No sé qué me pasa




No sabría decir en qué me fijo primero cuando voy al Rocío a ver a la Virgen. Creo que, desde que mis pies empiezan a pisar la arena de la Aldea, mi corazón se va anticipando, sin que lo haga de manera consciente, al encuentro deseado.

Empieza por invadirme un sentimiento de paz, independientemente del estado en el que me encuentro cuando voy a verla a Ella. Ese sentimiento me acompaña en cada paso hasta que, por fin, atravieso el umbral del Santuario y puedo contemplarla, frente a frente, cerquita, en silencio.

No sé qué me pasa, es difícil expresarlo, porque no es algo que me ocurra delante de cualquier otra imagen de María, pero soy incapaz de decirle dos frases seguidas. Nada de lo que tengo previsto contarle es lo que finalmente le digo. Me quedo ante su mirada sin palabras, como si la majestuosidad que veo en su rostro, la ternura que me ofrecen sus manos, la misericordia que se escapa de sus ojos, me invitaran a callarme y, simplemente, a llenarme de lo que me da.

El silencio al que me invita no es solo externo. Su invitación es a guardar silencio interiormente. Seguramente sea porque lo interior es como una olla a presión que no para de hervir y quema demasiado por dentro.

La busco para conseguir la calma que por mis propios medios no consigo. Y no siempre es fácil. En el Santuario hay que hacer esfuerzos por no distraerse con el que hace fotos, el que contesta a la llamada de teléfono sin reparar en los que rezamos, el que saluda a los conocidos como si estuviera en la plaza del pueblo… En cambio, la Virgen me acapara para Ella, me enseña a dirigir mi mirada a su centro, a nuestro centro. Después de toda mi vida buscándola, necesitándola, visitándola, queriéndola, he aprendido que ningún ruido a mi alrededor tiene más poder que su presencia.

No sé qué me pasa, no. Ella puede lo que yo no puedo. Ella confía en mí más de lo que yo confío en Ella. Ella tira de mí cuando me vence el cansancio y la desgana. Estoy plenamente convencida de que todo lo bueno que me ocurre está propiciado por su mediación, por la brutal fuerza intercesora con la que me acarrea las gracias que no merezco, y que yo no dejo de pedirle.

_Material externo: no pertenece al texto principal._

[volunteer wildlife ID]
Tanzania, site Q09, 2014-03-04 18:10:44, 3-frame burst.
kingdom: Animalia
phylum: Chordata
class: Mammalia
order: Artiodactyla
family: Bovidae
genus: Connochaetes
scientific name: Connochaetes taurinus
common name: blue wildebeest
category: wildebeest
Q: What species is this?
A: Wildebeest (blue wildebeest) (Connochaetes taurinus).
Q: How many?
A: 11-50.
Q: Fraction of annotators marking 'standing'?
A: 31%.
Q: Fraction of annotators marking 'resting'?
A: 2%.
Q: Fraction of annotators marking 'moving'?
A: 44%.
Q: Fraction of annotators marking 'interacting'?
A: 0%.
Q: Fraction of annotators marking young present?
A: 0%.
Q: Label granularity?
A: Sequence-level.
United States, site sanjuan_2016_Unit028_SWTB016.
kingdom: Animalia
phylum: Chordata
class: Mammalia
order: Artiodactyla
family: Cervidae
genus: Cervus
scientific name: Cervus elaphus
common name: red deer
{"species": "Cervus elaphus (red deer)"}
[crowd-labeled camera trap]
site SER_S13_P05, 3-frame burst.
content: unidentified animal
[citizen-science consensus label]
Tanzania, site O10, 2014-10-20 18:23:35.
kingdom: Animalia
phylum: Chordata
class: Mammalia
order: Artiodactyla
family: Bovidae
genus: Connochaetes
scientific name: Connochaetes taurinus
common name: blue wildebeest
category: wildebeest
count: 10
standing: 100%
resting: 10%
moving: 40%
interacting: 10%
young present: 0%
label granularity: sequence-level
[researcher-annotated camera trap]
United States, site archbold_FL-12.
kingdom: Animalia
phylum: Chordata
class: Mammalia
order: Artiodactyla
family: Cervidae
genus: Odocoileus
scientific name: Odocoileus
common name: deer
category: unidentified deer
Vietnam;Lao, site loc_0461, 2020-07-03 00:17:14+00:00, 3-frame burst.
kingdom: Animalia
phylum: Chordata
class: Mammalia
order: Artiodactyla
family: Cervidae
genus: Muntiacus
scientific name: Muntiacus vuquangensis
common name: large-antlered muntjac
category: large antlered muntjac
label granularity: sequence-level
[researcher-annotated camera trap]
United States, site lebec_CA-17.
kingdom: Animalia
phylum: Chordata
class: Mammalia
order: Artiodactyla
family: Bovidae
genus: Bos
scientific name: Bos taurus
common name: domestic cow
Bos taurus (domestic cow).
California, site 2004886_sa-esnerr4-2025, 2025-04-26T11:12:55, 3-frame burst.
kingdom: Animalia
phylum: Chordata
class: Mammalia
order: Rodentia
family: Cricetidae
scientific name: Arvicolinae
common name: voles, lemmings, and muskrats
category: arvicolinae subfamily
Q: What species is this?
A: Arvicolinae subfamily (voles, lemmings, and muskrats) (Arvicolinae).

Tengo que mejorar en muchas cosas. Es la batalla del cristiano, siempre en lucha entre sus miserias y sus bondades. Pero confío en Ella, porque me ayuda a fortalecer aquello que le agrada y a no perder más tiempo en reprocharme a mí misma lo que su Hijo, el Pastorcito Divino, solo ve como la gran oportunidad de crecer, de aprender a ser más humilde y mejor persona.